Au lendemain du génocide juif, on avait d’abord cru pouvoir rattacher la pratique génocidaire dont on découvrait l’étendue et le haut degré d’organisation à l’esprit et à la nature du régime hitlérien, perçu et analysé comme un parangon de tout système totalitaire. Pour Hannah Arendt comme pour Eric Voegelin, l’univers concentrationnaire cristallisait l’essence du régime totalitaire pour une raison fondamentale : il représentait la part de pouvoir politique, policier et juridique donné à la pègre dans l’État. Ce que les droit commun exerçaient de terreur sur leurs victimes à l’abri des barbelés du camp et de l’uniforme SS ou SA, la populace ralliée par les nazis l’instaurait dans le reste de la société. Voegelin avait donné un nom à « l’alliance provisoire de la populace et des élites » thématisée avant lui par Arendt (the Origins of Totalitarianism, III, 10, 2) : « l’encanaillement des élites », dit-il dans Hitler et les Allemands (p. 85). Il s’agissait, certes, de comprendre l’origine de la terreur et sa matérialisation dans l’univers des camps et ses déchaînements de cruauté (avant même les camps de la mort) ; mais il y allait aussi d’une idée plus ancienne de la pensée politique, remontant au moins à la crise révolutionnaire de 1848 et à son dénouement français, le « dix-huit brumaire de Louis Bonaparte » décrit par Marx comme un putsch organisé par la plèbe des déclassés et le sous-prolétariat des « gueux » contre le reste de la société. « Crapulinski » : ainsi Marx, en 1852, citant Heine, surnomme-t-il Napoléon III. « Le règne des lémures », dira de son côté Ernst Jünger, qui les connaissait pour les avoir aussi un peu fréquentés. Ou encore, à propos des mêmes, Alan Bullock : « L'aristocratie des égouts. »
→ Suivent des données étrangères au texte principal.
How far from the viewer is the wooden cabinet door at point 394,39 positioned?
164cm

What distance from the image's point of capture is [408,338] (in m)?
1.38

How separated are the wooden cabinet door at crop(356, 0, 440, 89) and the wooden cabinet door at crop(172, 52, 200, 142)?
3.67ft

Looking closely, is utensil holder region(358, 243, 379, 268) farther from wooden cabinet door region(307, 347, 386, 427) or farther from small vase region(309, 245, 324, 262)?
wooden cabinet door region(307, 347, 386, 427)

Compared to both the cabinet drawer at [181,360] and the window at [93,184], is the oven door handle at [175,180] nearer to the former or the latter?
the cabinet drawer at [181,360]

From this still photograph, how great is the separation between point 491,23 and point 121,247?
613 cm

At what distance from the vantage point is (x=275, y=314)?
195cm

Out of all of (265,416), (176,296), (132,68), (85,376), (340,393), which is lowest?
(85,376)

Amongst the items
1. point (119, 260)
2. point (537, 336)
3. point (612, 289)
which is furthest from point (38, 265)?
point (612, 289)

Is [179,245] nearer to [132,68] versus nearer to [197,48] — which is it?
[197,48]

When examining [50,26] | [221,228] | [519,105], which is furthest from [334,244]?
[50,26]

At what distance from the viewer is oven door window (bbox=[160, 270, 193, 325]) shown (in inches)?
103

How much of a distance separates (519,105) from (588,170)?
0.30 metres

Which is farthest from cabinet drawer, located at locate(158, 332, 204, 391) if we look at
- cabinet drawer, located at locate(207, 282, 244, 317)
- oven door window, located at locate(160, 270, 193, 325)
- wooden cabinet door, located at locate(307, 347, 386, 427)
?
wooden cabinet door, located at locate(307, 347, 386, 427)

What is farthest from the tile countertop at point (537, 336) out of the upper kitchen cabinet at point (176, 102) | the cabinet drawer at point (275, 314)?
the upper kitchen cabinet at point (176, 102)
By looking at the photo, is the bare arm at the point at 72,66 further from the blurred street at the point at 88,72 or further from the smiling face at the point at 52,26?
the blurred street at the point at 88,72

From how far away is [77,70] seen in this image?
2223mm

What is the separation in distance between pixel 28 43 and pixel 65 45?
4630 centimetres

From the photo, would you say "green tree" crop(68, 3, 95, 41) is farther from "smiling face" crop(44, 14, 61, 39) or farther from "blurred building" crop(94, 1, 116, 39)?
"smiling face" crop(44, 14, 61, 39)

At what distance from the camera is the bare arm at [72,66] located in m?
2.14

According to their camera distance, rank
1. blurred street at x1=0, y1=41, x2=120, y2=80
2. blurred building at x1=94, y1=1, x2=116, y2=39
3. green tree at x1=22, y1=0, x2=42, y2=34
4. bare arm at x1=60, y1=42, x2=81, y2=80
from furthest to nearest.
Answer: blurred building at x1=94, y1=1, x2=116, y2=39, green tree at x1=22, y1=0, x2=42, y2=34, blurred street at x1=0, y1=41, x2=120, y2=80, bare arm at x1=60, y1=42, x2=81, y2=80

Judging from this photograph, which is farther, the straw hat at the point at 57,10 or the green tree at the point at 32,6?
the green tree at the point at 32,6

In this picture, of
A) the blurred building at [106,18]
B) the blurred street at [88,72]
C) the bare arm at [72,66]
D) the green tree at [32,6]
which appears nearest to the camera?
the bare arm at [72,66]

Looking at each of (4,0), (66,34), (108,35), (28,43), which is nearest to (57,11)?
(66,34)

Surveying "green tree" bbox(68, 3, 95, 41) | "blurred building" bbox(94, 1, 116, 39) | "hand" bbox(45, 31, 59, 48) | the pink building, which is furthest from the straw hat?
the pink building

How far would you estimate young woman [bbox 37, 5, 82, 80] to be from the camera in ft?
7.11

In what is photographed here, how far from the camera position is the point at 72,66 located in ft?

Marx inaugure ainsi dans le récit historique et politique la sociologie du swell mob qui, un siècle plus tard, trouvera son couronnement dans l’œuvre magistrale d’un rescapé du Goulag, Varlam Chalamov, écrivant ses Essais sur le monde du crime et les Récits de la Kolyma pour cerner la nature du pouvoir absolu de la bureaucratie concentrationnaire soviétique. C’est Chalamov qui, le premier, et de l’intérieur, aura le mieux saisi la relation de la terreur, système collectif et officiel d’extermination, et de la cruauté compulsive, signature anthropologique de la classe des déclassés, qu’il appelle d’ailleurs  un « ordre » : « Le poison de la pègre est effroyable. Il corrompt tout ce qu’il y a d’humain dans l’homme. Et tous ceux qui côtoient cet univers respirent ce souffle pestilentiel » – « Les autorités tiennent compte des truands. Ils sont les maîtres de la vie et de la mort dans les camps » –  « Toute la psychologie de la pègre repose sur une observation ancienne, séculaire, des truands : jamais leurs victimes ne commettront – ne peuvent même songer à commettre – les actes qu’ils se font, eux, un plaisir de perpétrer, le cœur léger et l’âme tranquille, chaque jour, à chaque instant. » Enrichissons cet idéaltype (certainement inspiré à Chalamov par Dostoïevski) : donnez au Scarface de Brian de Palma un uniforme à porter, une foule à commander, un mandat de police ou un badge de milice à exhiber – et vous obtenez ce dont parlent Voegelin et Chalamov, la cruauté la plus indifférente et la férocité la plus insatiable érigées en pouvoir légal. Et ce pouvoir légal exercé non par un milieu, mais par un ordre. Jouons sur le mot : le pouvoir du milieu mais le milieu transformé en un ordre, la marge transformée en centre (comme il y eut le tiers état, ou les parias, ou les mandarins). Chalamov aura ainsi confirmé les intuitions profondes et prémonitoires de David Rousset.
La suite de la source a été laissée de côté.